This new section deals with tax returns that become due after the petition and is generic to all tax returns, not just the federal income tax return discussed in § 521(e)(2). Under new § 521(j), “notwithstanding any other provision of this title,” taxing authorities have standing to request conversion or dismissal when a Chapter 13 debtor fails to file a tax return that becomes due after the petition or fails to obtain an extension of the due date for filing that return. The new section contemplates a motion by the taxing authority, and the debtor then has 90 days to either file the return or obtain an extension of time to file that return.

[18]

Detailed elsewhere,19 § 521(j) may overlap and perhaps interfere with the conversion and/or dismissal opportunities for creditors in §§ 521(e)(2)(B), (C) and 1307(e). It is likely that the federal tax return for the immediately preceding calendar year will fall into all three sections in Chapter 13 cases filed in the early months of a calendar year, before the previous year’s tax return is due. The remedies, standing, defenses and timetables in §§ 521(e)(2), 1307(e) and 521(j) are not the same.20 Creditors should think twice before rushing into a motion to dismiss with respect to the § 521(e)(2) tax return for the immediately prepetition tax year when that return may be subject to a held-open meeting of creditors under § 1308(b) and to the special 90-day provisions in § 521(j).21

[19]

Tax returns aren’t the only focus for conversion or dismissal of a Chapter 13 case before confirmation after BAPCPA. Under new § 1307(c)(11), a Chapter 13 debtor’s failure to pay “any domestic support obligation that first becomes payable after the date of the filing of the petition” is a ground for conversion or dismissal.22 Domestic support obligation (DSO) is a new term of art broadly defined by BAPCPA to include debts in the nature of alimony, maintenance or support that accrue before or after the Chapter 13 petition.23 A Chapter 13 debtor who fails to make any required postpetition payment to the holder of a DSO risks an immediate motion to convert or dismiss. The holder of the DSO should file a motion under § 1307(c), and conversion or dismissal is then discretionary with the bankruptcy court.24

[20]

In some districts, it is common for Chapter 13 debtors to pay postpetition support obligations through the Chapter 13 trustee. For debtors with a history of failing to pay support, payment through the Chapter 13 trustee coupled with an income deduction order to the debtor’s employer provides a stable platform for the Chapter 13 plan.25 Conversion or dismissal under new § 1307(c)(11) is triggered by the debtor’s failure to pay any DSO that first becomes payable after the petition. “Payable” is the magic word here. By definition, DSO includes an obligation that “accrues” after the petition.26 Giving meaning to all the words, “payable” must mean something different from “accrues” and the new ground for conversion or dismissal in § 1307(c)(11) applies only to a DSO that first becomes payable after the petition, without regard to when it accrues.
━━━━━━━━━━━━━━━━━━━━
Reproduce word for word the part of the Chapter 13 passage between "This new section" and "file that return.", inclusive.

Supplied information
━━━━━━━━━━━━━━━━━━━━
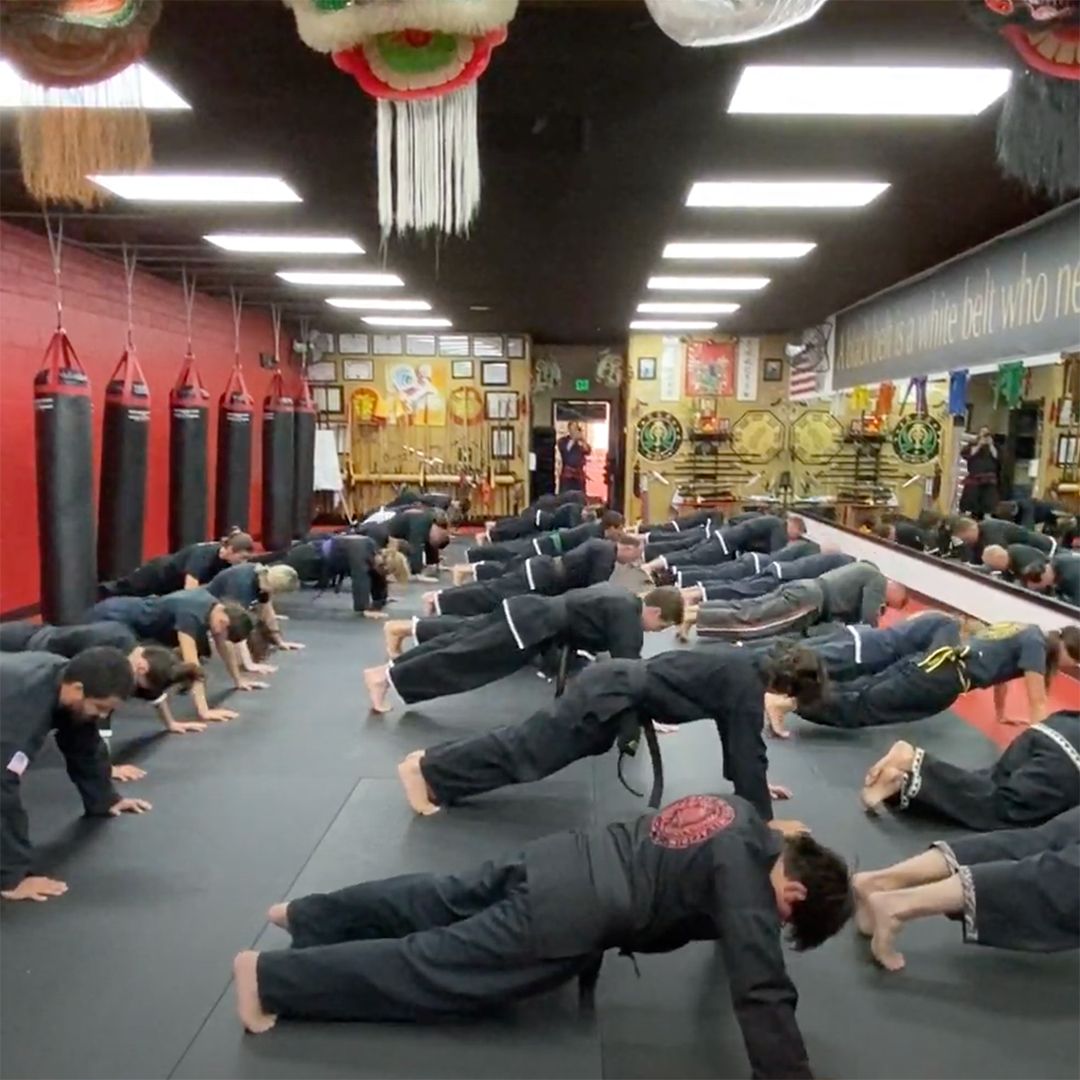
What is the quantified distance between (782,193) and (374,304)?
5917 mm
━━━━━━━━━━━━━━━━━━━━
Exercise solution
This new section deals with tax returns that become due after the petition and is generic to all tax returns, not just the federal income tax return discussed in § 521(e)(2). Under new § 521(j), “notwithstanding any other provision of this title,” taxing authorities have standing to request conversion or dismissal when a Chapter 13 debtor fails to file a tax return that becomes due after the petition or fails to obtain an extension of the due date for filing that return. The new section contemplates a motion by the taxing authority, and the debtor then has 90 days to either file the return or obtain an extension of time to file that return.